**Selected extract:**
Making Your Own Tubing


Not all sizes and wall thicknesses of tube come seamless from a factory or refiner. Especially when working in gold it is not cost effective or timely to order in a specific tube size, material, or wall thickness. There are many times when you need a piece of tubing, you don't have it, and you can't wait a day or so to order it in or run across town and buy it. In general, it is possible to make the length of tubing you require.

13 Minute Read

By Charles Lewton-BrainMore from this author

Not all sizes and wall thicknesses of tube come seamless from a factory or refiner. Especially when working in gold it is not cost effective or timely to order in a specific tube size, material, or wall thickness. There are many times when you need a piece of tubing, you don't have it, and you can't wait a day or so to order it in or run across town and buy it.

In general, it is possible to make the length of tubing you require for an object in about fifteen minutes. When compared with the time required to go across town to buy the tube, or order it in, as well as paying more than the cost of the material for the privilege of buying ready-made tubing, it is clear that making your own is a cost-effective, rapid way of obtaining it. When you need very thick walls it is particularly important to be able to make your own tubing.

To make tubing you have to define your needs: what wall thickness what outside diameter what inside diameter what material type you need. Did you plan for the material and structural requirements when in use in your hinge?

Some goldsmiths keep a few sizes (generally larger ones) of gold tube in the shop and then rapidly draw it down to the sizes they need when a job comes up. This saves having to buy a large selection of sizes to have on hand.

You will also need some tools for drawing. Drawplates in larger sizes are essential. They should be steel and are rather expensive. For very occasional use a wooden draw plate, or brass, delrin or nylon may be used. Best is a proper steel one. While one can draw tubing by hand, in the larger sizes and thicker walls it is really pleasant to have a draw bench.

**Dataset records:**
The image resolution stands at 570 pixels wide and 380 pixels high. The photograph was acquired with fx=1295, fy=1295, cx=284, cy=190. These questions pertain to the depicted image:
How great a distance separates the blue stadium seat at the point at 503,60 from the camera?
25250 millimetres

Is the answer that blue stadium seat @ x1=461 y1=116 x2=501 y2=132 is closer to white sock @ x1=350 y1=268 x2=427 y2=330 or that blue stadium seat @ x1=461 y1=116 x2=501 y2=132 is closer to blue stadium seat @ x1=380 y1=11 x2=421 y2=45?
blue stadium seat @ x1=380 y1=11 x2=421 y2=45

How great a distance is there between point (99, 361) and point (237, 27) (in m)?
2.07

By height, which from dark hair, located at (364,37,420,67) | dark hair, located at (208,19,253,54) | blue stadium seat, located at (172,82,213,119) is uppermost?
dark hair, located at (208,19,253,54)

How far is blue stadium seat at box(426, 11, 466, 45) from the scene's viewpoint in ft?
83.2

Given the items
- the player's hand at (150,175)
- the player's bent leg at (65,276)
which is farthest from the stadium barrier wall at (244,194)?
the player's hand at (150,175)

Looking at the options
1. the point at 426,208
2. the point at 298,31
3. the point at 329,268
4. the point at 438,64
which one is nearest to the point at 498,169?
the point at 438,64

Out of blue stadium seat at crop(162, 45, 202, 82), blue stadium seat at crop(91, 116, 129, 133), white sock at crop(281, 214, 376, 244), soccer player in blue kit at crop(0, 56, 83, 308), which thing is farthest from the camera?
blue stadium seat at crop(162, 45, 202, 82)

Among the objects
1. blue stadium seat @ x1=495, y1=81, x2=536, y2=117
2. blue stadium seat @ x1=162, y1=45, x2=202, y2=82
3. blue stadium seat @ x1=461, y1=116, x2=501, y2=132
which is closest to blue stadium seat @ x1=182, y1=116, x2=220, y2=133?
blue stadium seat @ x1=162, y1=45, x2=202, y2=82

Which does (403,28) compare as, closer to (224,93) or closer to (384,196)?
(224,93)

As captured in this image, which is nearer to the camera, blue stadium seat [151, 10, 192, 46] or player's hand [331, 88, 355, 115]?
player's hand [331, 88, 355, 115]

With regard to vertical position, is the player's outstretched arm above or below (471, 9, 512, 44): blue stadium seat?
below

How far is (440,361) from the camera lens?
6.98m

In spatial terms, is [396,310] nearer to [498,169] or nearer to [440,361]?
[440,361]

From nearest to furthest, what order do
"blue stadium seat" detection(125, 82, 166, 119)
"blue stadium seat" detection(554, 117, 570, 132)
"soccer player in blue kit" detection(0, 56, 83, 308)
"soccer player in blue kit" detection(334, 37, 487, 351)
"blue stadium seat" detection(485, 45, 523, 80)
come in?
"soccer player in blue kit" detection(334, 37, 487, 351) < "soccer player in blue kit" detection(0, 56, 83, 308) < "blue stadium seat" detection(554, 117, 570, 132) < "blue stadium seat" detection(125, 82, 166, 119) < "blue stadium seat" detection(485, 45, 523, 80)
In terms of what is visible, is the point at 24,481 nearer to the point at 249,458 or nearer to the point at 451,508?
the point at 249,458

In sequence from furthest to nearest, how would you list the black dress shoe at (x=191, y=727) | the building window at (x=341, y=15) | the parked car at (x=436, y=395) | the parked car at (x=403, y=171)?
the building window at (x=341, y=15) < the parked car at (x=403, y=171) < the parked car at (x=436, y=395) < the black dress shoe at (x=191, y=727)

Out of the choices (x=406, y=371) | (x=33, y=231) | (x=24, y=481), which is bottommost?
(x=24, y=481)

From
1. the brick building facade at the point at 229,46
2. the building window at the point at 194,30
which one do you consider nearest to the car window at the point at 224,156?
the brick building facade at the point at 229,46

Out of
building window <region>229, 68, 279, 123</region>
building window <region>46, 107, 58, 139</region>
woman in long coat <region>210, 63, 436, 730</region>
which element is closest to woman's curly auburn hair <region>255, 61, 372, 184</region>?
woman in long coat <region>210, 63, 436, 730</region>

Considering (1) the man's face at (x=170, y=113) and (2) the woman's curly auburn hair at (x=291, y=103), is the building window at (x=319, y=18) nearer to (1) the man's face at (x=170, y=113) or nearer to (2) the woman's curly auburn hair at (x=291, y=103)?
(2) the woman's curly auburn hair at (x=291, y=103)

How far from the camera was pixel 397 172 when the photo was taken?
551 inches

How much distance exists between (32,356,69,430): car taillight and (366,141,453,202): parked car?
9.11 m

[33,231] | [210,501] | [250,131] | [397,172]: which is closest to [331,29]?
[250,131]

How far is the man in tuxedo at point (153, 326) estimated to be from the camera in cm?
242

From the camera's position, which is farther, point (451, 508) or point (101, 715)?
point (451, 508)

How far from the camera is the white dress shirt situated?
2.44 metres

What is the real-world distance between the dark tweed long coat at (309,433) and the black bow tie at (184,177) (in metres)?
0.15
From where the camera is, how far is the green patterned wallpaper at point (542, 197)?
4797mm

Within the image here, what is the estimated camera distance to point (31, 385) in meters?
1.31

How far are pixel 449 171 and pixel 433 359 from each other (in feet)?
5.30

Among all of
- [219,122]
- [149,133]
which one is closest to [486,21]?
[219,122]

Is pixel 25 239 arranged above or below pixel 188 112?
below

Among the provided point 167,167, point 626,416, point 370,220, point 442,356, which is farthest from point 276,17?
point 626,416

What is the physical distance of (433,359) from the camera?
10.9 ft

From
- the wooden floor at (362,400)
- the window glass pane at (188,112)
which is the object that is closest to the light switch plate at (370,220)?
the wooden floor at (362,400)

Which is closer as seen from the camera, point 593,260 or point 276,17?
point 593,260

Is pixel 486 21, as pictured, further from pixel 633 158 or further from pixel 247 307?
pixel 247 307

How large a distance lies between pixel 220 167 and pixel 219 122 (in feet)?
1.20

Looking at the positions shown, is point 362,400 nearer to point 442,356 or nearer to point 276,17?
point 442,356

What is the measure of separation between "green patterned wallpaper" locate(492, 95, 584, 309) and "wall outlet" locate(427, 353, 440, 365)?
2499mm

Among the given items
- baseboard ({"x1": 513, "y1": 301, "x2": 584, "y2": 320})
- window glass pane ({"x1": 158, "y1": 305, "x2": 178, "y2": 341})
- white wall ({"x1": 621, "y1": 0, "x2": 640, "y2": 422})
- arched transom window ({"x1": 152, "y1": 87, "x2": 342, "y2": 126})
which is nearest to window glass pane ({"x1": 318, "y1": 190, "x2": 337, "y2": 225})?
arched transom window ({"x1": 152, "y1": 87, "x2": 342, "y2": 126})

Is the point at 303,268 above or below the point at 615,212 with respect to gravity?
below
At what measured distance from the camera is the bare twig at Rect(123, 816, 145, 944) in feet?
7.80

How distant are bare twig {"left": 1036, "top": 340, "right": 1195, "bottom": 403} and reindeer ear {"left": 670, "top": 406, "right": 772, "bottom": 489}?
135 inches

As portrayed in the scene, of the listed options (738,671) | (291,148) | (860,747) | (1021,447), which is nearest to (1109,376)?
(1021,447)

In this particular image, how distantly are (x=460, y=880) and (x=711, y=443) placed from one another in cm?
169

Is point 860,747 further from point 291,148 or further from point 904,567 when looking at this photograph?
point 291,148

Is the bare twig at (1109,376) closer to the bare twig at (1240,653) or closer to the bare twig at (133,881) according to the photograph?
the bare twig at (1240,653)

**Objective:**
Revise the tubing article's passage between "Some goldsmiths keep" and "have on hand.", inclusive, writing "jewelers" in place of "goldsmiths".

**Exercise response:**
Some jewelers keep a few sizes (generally larger ones) of gold tube in the shop and then rapidly draw it down to the sizes they need when a job comes up. This saves having to buy a large selection of sizes to have on hand.